A key problem in working with gifted children is one of definition. What exactly does it mean to be 'gifted'?
Part of Pfeiffer's research has been finding ways to best identify those children. To that end, he led a group that developed a diagnostic test which complements the widely used intelligence test in identifying children who might be gifted. Pfeiffer's test is now being used in more than 600 school districts across the nation and has been translated for use in a number of other countries. (For more information on the Gifted Rating Scales, visit www.fsu.com/pages/2006/11/20/gifted_rating_scales.html.)
"For almost a hundred years, schools used one measure, the IQ test," stated Pfeiffer. "Our own research indicates that the IQ test, although it works fairly well, is not without limitations in identifying giftedness. We launched a project to develop a test that would be a companion to the IQ test in helping educators better identify those children who have potential but perhaps are missed on IQ tests."

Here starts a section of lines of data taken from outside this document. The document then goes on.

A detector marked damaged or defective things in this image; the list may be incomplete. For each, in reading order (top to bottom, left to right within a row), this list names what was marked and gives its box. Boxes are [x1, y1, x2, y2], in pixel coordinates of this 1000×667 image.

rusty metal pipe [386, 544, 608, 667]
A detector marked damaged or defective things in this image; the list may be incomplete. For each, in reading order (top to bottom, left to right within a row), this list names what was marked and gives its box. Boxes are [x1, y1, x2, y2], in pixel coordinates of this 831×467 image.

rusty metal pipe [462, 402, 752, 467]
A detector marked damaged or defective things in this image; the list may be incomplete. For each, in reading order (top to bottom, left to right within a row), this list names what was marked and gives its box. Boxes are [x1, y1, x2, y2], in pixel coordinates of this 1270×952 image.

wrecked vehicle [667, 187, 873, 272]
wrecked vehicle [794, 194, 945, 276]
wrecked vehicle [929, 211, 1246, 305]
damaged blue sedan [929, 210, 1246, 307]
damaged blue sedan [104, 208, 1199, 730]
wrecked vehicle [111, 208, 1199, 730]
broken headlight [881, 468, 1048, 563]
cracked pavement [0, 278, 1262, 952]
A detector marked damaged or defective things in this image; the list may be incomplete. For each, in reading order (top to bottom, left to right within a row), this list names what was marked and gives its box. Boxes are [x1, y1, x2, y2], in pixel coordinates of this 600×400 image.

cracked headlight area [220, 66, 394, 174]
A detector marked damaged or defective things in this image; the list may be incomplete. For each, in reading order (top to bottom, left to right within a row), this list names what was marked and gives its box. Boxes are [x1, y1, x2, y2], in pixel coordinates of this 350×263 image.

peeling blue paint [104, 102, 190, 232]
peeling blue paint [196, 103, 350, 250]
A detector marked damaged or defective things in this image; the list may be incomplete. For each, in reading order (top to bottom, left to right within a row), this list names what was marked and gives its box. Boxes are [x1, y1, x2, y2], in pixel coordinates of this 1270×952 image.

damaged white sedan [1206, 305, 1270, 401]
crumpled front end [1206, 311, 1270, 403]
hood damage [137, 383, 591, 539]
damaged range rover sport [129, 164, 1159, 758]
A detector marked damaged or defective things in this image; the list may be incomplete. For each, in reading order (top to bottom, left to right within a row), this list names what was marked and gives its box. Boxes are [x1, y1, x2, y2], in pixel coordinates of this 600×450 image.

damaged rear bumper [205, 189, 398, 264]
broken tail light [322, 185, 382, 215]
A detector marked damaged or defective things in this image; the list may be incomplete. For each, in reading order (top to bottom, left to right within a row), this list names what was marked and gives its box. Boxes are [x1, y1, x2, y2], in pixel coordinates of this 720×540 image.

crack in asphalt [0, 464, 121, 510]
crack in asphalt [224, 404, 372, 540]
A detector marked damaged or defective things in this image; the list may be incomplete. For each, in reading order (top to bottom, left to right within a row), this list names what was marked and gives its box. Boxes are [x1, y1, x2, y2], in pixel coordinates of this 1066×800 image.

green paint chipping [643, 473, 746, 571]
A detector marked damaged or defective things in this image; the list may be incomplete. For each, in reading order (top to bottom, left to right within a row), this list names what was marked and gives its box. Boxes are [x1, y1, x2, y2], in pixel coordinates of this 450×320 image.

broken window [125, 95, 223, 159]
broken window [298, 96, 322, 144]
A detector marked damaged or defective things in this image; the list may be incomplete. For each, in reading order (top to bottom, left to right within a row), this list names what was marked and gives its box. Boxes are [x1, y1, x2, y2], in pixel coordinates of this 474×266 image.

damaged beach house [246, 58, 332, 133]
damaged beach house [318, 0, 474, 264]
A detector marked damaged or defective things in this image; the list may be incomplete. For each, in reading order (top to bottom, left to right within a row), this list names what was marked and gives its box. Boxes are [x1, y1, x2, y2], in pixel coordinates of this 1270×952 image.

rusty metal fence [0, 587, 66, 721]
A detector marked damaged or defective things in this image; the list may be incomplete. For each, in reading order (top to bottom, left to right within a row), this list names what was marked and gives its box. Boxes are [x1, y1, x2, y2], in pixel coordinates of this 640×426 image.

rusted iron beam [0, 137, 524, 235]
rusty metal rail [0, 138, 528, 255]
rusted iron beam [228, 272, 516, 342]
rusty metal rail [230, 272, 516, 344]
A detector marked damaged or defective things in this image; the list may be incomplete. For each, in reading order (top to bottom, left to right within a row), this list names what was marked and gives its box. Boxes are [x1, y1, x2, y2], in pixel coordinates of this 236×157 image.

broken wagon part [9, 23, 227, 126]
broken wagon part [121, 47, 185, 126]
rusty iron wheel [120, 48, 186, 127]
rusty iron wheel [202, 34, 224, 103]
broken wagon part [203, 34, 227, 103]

But once that is accomplished, how do we help them best? Harder classes isn't necessarily productive.
Pfeiffer discusses the issue of defining giftedness, how to best nurture it and many of the emotional and social challenges facing gifted children in a new paper, "The Gifted: Clinical Challenges and Practice Opportunities for Child Psychiatry," published in the Journal of the American Academy of Child&Adolescent Psychiatry.
"Even within the gifted field, there is considerable controversy regarding definitional, conceptual and diagnostic issues," Pfeiffer said. "However, as a generally agreed-upon definition, gifted children are those who are in the upper 3 percent to 5 percent compared to their peers in one or more of the following domains: general intellectual ability, specific academic competence, the visual or performing arts, leadership and creativity."
In other work involving gifted students, the state of Florida recently asked Pfeiffer and his team to lead an effort to help Florida's best and brightest high school students reach their potential so they can help the state reach its. The result was the establishment of the Florida Governor's School for Space Science and Technology, which was created by the Legislature in 2007. (Visit www.fsu.com/pages/2008/04/08/space_science_and_tech.html to read more.)
"The Florida State University -- in partnership with the Florida Institute of Technology and Embry-Riddle Aeronautical University -- was fortunate to be asked to develop a plan to design a state-of-the-art residential academy for Florida's most capable high school students," Pfeiffer said. "Essentially, the Florida Legislature was interested in providing resources for Florida's brightest students in high schools, particularly in terms of a curriculum which would emphasize science, math, engineering and technology."
Pfeiffer is working with the national organization SENG (Supporting Emotional Needs of the Gifted) to develop a certification system so that professionals working with gifted children -- educators, mental health providers, pediatricians and others -- will be able to receive an official designation citing their expertise in this area.